FERC on Thursday gave unanimous approval to an order upholding its denial of Enterprise Products Partners and Enbridge’s application for authority to charge market-based rates on its reversed Seaway crude oil pipeline.

The two companies filed an application in December 2011 seeking the authority to charge market-based rates for initial rates on their reversed Seaway pipeline, a crude oil pipeline transporting oil from Cushing, OK to the Gulf Coast (see Shale Daily, Nov. 18, 2011). They planned to send 150,000 b/d from Cushing to the Houston area, but the Federal Energy Regulatory Commission (FERC) denied the application, citing a lack of cost data “which Enterprise and Enbridge acknowledged could not be provided because the application concerned initial rates for a pipeline not yet providing service,” according to Derek Anderson of FERC’s Office of General Counsel.

Enterprise and Enbridge sought judicial review of the denial but, prior to FERC’s decision, the Court of Appeals for the District of Columbia Circuit issued an order in Mobil Pipeline Co. v. FERC, which FERC said directly addressed its approach to reviewing market-based rate applications for oil pipelines and the generally held principles developed and utilized in prior cases.

FERC granted a rehearing of its denial of the Seaway application “for the purpose of seeking comments from all interested entities on the proper interpretation of the Mobil decision…The ultimate question concerning the Mobil decision was whether the methodology as set forth in Order No. 572 [issued by FERC in 1994] was still valid, or if the issue was the proper application of these methods,” Anderson said.
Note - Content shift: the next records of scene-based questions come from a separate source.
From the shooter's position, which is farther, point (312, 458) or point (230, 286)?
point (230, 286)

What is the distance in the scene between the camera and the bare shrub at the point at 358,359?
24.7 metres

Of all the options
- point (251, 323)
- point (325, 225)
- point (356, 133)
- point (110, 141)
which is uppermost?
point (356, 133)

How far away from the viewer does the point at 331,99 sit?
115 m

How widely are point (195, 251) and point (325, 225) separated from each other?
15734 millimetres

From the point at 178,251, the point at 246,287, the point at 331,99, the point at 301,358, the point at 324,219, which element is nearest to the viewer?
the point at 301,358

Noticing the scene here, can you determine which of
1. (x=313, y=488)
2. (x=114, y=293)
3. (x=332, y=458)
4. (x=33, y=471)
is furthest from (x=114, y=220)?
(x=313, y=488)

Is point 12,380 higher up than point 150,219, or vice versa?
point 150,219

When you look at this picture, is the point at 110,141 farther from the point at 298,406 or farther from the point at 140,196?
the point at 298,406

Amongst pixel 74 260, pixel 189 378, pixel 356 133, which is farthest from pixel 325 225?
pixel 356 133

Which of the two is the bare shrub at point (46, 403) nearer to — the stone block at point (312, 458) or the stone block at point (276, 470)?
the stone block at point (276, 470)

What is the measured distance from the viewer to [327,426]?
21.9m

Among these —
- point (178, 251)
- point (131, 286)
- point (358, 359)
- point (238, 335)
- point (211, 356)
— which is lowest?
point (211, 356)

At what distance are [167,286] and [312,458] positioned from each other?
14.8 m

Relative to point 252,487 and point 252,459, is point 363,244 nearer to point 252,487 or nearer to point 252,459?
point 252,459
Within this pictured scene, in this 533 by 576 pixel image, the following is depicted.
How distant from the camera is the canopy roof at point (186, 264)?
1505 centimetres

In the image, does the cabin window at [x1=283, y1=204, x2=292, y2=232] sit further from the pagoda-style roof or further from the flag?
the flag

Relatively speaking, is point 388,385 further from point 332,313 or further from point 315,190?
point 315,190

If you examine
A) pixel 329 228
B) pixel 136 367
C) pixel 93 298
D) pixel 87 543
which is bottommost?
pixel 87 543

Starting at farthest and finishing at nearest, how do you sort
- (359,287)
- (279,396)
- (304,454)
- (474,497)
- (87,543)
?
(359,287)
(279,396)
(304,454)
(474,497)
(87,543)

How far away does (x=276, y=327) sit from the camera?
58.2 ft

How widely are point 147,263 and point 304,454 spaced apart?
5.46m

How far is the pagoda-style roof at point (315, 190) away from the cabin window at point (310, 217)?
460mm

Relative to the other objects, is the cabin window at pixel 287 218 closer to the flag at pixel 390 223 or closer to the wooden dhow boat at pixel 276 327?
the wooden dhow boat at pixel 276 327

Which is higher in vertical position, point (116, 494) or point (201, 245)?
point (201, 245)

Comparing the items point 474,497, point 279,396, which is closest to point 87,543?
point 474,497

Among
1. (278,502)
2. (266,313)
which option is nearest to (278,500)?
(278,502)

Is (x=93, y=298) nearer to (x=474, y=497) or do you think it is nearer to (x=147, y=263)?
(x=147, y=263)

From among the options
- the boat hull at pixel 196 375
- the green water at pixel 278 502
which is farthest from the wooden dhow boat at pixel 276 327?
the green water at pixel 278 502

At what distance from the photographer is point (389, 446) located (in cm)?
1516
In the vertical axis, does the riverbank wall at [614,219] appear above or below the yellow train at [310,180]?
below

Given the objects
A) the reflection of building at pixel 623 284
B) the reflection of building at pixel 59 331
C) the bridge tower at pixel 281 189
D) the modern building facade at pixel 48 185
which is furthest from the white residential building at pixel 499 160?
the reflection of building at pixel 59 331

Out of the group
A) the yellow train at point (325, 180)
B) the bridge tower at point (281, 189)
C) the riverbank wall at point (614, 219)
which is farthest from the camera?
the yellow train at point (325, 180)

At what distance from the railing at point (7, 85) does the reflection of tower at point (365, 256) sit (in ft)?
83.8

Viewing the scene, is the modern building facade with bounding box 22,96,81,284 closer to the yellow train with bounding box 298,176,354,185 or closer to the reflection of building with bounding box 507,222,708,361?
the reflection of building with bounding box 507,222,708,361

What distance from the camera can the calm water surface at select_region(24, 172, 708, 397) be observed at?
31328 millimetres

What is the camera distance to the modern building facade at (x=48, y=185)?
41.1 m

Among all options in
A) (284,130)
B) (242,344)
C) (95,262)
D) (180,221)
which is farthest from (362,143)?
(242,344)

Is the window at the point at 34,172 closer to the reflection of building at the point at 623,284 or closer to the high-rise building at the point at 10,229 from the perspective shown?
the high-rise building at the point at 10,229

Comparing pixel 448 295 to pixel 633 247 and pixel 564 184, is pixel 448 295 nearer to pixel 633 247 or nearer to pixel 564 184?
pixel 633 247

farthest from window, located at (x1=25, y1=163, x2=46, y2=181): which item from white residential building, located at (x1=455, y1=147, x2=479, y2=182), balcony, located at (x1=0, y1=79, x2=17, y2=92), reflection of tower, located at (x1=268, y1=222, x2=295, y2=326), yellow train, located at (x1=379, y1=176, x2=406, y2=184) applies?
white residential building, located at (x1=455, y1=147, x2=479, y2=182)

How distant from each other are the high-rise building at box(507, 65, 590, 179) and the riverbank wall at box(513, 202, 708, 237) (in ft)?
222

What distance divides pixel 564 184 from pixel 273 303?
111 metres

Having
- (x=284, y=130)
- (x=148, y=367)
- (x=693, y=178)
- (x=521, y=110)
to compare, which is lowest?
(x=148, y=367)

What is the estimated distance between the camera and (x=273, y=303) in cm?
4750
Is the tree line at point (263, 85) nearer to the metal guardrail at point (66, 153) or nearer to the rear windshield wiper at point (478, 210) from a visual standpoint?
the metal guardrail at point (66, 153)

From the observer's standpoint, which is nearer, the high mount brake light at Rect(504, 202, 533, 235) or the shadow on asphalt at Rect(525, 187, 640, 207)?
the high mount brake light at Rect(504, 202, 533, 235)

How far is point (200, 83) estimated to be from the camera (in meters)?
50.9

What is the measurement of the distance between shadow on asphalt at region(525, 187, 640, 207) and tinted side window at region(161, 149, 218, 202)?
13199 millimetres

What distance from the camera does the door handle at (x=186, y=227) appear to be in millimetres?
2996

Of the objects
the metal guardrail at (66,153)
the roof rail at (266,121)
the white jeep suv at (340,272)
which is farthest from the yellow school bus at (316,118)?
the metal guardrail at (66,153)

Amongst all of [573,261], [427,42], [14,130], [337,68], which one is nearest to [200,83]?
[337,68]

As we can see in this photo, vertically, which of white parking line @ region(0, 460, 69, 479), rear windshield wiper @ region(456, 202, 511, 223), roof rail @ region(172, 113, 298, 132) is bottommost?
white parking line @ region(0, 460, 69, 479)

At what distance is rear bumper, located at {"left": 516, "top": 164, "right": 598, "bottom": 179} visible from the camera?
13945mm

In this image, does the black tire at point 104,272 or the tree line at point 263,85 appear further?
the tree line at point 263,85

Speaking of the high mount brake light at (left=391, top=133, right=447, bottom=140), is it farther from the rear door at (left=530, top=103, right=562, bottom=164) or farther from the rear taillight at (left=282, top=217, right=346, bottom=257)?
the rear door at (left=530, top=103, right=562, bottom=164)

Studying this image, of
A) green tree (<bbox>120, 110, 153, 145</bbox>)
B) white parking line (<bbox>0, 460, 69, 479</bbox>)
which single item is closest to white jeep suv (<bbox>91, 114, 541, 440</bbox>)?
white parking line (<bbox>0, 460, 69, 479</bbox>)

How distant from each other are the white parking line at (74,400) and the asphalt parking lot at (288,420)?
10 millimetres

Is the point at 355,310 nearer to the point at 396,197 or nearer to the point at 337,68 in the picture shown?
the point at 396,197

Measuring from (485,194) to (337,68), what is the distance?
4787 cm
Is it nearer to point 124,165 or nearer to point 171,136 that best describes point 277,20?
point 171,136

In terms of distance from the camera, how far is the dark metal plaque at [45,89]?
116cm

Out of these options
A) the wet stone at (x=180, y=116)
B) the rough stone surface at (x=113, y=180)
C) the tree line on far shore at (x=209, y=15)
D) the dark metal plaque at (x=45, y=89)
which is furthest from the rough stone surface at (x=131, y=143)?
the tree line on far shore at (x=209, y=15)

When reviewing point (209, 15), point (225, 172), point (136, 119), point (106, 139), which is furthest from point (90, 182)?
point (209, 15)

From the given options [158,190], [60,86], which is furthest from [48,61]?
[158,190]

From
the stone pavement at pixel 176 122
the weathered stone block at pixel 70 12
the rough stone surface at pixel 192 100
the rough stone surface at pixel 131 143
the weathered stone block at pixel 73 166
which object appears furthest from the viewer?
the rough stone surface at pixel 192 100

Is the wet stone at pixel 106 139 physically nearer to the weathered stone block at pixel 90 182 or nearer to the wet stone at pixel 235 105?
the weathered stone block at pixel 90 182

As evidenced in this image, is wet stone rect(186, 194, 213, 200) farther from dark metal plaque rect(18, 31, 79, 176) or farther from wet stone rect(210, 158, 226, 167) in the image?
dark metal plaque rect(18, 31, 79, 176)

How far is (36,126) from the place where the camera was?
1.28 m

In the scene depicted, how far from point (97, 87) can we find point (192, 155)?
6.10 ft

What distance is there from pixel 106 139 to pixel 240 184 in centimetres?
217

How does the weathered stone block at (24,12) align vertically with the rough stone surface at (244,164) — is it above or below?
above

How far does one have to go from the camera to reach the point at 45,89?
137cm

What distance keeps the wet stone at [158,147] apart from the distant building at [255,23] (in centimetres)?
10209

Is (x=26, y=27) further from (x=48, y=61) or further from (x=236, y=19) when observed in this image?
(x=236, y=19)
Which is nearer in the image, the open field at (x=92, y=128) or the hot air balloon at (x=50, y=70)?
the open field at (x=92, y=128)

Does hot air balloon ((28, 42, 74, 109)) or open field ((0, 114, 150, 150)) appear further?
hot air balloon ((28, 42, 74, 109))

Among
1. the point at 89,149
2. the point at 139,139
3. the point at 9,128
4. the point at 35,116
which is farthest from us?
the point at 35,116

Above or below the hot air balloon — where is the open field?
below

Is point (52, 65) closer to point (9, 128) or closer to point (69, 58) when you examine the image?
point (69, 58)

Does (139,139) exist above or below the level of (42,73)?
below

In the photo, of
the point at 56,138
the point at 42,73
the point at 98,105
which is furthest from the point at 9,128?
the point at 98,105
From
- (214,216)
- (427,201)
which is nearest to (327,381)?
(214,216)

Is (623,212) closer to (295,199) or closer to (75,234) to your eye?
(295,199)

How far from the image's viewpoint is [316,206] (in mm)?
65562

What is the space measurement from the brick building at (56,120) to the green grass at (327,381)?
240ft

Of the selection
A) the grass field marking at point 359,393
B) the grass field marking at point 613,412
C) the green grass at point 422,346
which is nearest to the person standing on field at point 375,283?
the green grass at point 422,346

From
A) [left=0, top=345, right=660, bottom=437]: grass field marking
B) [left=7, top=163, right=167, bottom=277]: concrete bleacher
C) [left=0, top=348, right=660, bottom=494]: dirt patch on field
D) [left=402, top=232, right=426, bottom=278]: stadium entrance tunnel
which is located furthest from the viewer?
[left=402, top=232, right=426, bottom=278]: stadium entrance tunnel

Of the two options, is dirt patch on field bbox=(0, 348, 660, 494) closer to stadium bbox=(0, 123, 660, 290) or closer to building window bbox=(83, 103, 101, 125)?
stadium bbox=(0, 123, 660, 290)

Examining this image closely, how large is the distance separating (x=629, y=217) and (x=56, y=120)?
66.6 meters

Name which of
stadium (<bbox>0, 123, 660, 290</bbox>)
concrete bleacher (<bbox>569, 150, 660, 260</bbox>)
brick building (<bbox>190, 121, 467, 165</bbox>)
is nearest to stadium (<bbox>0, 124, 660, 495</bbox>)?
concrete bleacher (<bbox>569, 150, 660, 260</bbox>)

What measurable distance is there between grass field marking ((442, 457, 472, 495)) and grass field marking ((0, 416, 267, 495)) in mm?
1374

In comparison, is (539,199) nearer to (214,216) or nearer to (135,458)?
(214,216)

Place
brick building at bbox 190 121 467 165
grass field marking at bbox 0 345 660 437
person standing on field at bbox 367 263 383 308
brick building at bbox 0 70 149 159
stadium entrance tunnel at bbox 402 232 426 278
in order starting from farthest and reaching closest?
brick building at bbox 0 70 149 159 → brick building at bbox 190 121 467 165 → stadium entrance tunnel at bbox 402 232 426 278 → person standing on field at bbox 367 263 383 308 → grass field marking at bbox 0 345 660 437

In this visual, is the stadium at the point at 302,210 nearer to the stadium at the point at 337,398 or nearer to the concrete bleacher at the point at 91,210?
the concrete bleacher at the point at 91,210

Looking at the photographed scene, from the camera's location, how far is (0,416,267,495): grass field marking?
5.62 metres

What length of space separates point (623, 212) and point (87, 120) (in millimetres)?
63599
FERC concluded that the Mobil decision did not fundamentally alter the methodologies set forth in the order. “In fact,” Anderson said, “the court supported the principles established in Order No. 572.” The Commission also concluded that the court in the Mobil case found the approaches taken in market-based rate proceedings subsequent to the issuance of Order No. 572 cannot be rigidly applied in all cases.

“As we see so much growth in the domestic oil industry, we’re seeing more pipeline business at the Commission, and I think that this draft order we have before us really sets out with greater clarity what the standards are that pipelines have to meet in order to qualify for market-based rates, following on the DC Circuit opinion, and I hope it’ll be helpful to those that practice in this area and are in this business,” said Acting Chairman Cheryl LaFleur.

In the order approved Thursday, FERC reiterated the steps — first laid out in Order No. 572 — necessary for oil pipelines to demonstrate a lack of market power, including identification of relevant markets and competitive transportation alternatives for its shippers, and computation of market concentration for relevant markets and other market power measures.

“The most important clarification that the order puts forth is that taking market dynamics, a broader sense of where market influences are at that particular point in time in a completely competitive marketplace — we’re able to take into account those issues in the analysis,” said Adrianne Cook of FERC’s Office of Energy Market Regulation.